I say the suit was empty. I do not mean they found it disassembled,
as you or I would take it off - it was intact, like a headless steel
statue. I remember how they all puzzled how she got it off, or why she
rebuilt it afterwards.
But I know, or think that I know, unless it was all nightmare. She
had entered the building, despite the locked doors and window grids, all
of which were undisturbed. And despite everything, I cannot think that
she was wholly evil, even if it was a mere consequence of assimilating
mortal flesh and living amongst us. She came to kiss me goodbye, and
there was nothing mocking about that. But then - as I watched, I saw the
reality behind the armour. She had said she was resting, and getting "in
shape". Indeed, those were her words, and well-chosen.

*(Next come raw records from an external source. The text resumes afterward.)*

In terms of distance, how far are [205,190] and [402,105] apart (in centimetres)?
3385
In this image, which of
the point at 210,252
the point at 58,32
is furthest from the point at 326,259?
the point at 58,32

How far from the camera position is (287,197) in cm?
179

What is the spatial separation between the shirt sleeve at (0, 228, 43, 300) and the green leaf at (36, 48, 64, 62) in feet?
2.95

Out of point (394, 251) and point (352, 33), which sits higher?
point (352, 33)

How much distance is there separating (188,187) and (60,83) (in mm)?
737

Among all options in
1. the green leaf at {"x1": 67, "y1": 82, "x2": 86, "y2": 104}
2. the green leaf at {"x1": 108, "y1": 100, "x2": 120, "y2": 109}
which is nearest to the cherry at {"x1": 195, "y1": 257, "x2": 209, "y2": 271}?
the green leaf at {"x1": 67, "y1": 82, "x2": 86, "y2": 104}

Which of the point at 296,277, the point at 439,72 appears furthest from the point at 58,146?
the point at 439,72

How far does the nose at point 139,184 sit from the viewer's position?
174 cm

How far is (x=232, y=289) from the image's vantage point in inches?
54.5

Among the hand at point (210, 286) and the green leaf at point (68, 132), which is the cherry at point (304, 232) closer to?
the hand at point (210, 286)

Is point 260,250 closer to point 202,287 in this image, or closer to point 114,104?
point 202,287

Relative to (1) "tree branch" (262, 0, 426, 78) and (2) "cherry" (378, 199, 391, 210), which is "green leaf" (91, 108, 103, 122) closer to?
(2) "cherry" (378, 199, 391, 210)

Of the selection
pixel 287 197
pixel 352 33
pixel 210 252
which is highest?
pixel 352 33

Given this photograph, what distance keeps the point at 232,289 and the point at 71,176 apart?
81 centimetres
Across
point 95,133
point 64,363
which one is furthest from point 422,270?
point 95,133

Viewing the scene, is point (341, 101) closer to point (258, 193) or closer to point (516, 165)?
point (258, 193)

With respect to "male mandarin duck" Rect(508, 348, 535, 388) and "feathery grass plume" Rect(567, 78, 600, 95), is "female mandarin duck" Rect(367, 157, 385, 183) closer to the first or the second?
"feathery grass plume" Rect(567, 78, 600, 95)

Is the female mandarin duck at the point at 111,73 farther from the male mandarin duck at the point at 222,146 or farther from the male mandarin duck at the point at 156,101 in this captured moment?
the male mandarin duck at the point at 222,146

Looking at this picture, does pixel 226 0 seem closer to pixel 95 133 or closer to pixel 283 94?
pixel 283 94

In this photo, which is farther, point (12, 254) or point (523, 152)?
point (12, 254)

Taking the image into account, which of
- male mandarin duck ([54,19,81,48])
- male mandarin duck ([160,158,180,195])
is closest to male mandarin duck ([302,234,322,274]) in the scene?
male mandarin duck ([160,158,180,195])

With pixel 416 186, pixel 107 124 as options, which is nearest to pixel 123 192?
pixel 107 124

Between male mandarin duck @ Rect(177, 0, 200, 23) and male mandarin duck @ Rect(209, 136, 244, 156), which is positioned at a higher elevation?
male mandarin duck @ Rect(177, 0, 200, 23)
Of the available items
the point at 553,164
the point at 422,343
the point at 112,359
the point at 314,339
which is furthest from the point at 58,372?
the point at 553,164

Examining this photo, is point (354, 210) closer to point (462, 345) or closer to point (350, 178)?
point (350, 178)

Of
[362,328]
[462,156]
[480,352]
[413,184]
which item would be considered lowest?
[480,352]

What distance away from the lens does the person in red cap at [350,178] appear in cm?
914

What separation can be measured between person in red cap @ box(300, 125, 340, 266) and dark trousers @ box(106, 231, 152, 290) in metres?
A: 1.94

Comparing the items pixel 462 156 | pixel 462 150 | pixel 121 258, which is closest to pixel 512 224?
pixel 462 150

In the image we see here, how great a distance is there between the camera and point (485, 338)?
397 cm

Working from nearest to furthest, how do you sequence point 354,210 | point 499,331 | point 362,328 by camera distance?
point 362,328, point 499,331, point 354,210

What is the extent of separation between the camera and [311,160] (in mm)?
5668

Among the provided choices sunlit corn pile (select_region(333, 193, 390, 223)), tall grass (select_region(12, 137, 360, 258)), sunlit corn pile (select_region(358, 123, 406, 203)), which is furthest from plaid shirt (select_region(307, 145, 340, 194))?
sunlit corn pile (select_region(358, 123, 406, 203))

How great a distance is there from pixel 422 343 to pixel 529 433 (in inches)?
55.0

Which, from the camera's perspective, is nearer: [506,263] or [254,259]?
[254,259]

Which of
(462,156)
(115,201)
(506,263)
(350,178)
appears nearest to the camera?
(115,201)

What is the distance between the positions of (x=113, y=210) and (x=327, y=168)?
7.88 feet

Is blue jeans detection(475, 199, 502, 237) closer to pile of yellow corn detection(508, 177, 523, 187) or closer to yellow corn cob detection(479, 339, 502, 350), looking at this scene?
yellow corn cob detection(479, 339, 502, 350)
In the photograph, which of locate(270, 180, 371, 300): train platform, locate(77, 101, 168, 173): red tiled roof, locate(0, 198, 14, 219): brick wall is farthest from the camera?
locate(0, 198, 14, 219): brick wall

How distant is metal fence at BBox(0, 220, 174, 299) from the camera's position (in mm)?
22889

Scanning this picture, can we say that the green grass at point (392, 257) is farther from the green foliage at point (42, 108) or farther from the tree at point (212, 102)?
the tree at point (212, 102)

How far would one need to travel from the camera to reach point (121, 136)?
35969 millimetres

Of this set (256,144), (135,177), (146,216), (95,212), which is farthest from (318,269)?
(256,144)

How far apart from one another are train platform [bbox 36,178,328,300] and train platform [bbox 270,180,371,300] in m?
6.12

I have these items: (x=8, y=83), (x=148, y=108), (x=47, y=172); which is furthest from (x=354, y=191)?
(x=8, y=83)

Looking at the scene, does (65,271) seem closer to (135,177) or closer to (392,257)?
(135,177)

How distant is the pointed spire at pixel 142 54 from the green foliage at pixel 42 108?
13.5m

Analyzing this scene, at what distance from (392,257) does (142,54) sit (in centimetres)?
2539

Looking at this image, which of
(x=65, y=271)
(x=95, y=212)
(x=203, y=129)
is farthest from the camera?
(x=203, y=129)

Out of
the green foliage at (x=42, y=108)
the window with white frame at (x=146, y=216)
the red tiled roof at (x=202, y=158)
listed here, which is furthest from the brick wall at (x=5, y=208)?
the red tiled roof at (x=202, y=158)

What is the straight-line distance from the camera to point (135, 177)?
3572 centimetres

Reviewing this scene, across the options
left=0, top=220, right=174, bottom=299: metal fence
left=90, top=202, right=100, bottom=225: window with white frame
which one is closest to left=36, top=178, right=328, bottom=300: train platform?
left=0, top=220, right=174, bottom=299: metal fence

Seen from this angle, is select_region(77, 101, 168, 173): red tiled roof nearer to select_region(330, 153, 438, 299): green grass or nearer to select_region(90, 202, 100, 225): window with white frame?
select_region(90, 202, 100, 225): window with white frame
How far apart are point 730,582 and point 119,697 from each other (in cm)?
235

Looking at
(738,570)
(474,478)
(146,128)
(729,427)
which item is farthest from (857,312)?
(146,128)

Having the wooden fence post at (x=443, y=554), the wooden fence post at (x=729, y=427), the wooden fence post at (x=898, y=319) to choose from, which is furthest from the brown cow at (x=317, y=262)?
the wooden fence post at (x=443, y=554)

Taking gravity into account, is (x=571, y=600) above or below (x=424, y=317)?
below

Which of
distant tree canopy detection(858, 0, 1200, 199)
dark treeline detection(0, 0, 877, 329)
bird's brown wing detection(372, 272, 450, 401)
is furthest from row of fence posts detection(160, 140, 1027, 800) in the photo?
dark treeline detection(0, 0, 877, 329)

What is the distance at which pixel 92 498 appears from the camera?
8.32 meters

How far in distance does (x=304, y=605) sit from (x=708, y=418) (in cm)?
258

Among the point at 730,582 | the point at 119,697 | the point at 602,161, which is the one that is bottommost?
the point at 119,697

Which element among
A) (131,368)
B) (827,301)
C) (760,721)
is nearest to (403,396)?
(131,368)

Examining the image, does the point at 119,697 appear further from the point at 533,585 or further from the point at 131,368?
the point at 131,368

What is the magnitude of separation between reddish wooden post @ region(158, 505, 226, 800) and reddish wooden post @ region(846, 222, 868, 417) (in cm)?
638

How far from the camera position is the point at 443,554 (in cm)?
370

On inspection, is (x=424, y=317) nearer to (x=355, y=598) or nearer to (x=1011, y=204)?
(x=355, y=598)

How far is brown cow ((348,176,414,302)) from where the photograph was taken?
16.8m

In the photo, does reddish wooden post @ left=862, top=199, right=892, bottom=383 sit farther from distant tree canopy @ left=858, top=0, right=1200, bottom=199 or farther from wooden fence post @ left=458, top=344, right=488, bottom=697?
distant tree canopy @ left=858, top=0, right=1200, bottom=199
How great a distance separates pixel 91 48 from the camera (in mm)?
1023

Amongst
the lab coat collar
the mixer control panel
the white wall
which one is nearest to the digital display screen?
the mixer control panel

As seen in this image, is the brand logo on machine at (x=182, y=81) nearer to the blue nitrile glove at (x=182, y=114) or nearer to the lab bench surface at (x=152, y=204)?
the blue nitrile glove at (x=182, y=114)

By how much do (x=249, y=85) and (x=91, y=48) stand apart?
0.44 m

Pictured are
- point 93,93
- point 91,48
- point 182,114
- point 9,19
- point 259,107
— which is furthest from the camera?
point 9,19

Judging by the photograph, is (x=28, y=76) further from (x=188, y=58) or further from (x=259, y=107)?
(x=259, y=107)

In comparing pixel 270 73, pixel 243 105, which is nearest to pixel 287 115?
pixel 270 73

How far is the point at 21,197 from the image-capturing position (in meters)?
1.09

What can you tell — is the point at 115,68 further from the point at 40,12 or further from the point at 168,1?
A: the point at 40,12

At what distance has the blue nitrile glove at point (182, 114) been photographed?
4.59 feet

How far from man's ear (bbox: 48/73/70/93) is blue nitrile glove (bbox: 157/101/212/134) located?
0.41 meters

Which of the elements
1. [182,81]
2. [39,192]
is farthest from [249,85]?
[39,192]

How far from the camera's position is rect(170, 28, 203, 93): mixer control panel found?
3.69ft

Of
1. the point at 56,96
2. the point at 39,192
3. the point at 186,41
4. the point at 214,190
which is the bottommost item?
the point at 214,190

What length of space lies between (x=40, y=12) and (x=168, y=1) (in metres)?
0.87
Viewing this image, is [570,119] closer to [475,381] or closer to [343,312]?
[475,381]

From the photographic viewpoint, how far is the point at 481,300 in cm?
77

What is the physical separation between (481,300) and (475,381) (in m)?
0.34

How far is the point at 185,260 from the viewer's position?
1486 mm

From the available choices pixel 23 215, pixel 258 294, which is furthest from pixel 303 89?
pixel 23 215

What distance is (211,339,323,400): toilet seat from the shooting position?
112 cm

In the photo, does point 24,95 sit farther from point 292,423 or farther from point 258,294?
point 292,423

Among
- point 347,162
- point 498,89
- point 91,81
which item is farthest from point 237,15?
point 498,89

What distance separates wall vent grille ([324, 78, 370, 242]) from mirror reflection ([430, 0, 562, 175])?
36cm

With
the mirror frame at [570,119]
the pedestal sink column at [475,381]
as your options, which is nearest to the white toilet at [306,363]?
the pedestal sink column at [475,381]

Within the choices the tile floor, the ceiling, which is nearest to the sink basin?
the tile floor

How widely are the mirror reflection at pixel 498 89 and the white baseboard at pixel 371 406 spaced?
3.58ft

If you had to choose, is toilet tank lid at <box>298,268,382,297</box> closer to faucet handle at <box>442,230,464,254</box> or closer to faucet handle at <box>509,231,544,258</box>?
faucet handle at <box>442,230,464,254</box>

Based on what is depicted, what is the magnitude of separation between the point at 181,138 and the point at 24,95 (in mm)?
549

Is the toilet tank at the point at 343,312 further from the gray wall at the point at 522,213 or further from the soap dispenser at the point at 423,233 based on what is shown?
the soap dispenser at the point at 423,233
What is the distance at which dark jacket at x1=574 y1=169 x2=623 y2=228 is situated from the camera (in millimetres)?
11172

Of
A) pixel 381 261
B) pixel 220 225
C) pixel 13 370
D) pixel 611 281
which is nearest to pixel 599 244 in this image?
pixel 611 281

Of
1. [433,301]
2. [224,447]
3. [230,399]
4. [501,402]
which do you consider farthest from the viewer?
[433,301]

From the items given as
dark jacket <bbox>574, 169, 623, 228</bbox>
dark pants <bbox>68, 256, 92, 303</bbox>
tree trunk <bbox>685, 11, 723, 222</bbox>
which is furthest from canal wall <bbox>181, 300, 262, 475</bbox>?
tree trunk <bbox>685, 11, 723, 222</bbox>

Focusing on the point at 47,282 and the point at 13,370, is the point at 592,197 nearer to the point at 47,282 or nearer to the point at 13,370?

For as she waved goodbye, I saw the TRANSFORMATION into what was
her native form. Putty - a cascade of liquid fluff like a tumbling roll
of fur fabric spilling onto the floor - formless, boiling, seething,
primordial stuffing ! How she had laughed and smiled as she had ripped
the cushions open in her room and spilled their contents in tribute to
some dark and nameless God of Plush ! The shape - that slick of
unnameable Cuteness spreading out over the floor towards the ventilator
leading outside, before it ALL CAME TOGETHER AGAIN !
But the mind is a wonderfully healing thing. I have not told the
authorities of that last sight I had of her, for they would believe me.
They say that nothing moved out of Brussels, that that part of her tale
must have been a lie.
I do not think so. I would go to that blasted green bowl where
stood Unification Plaza, but I fear what I would find there.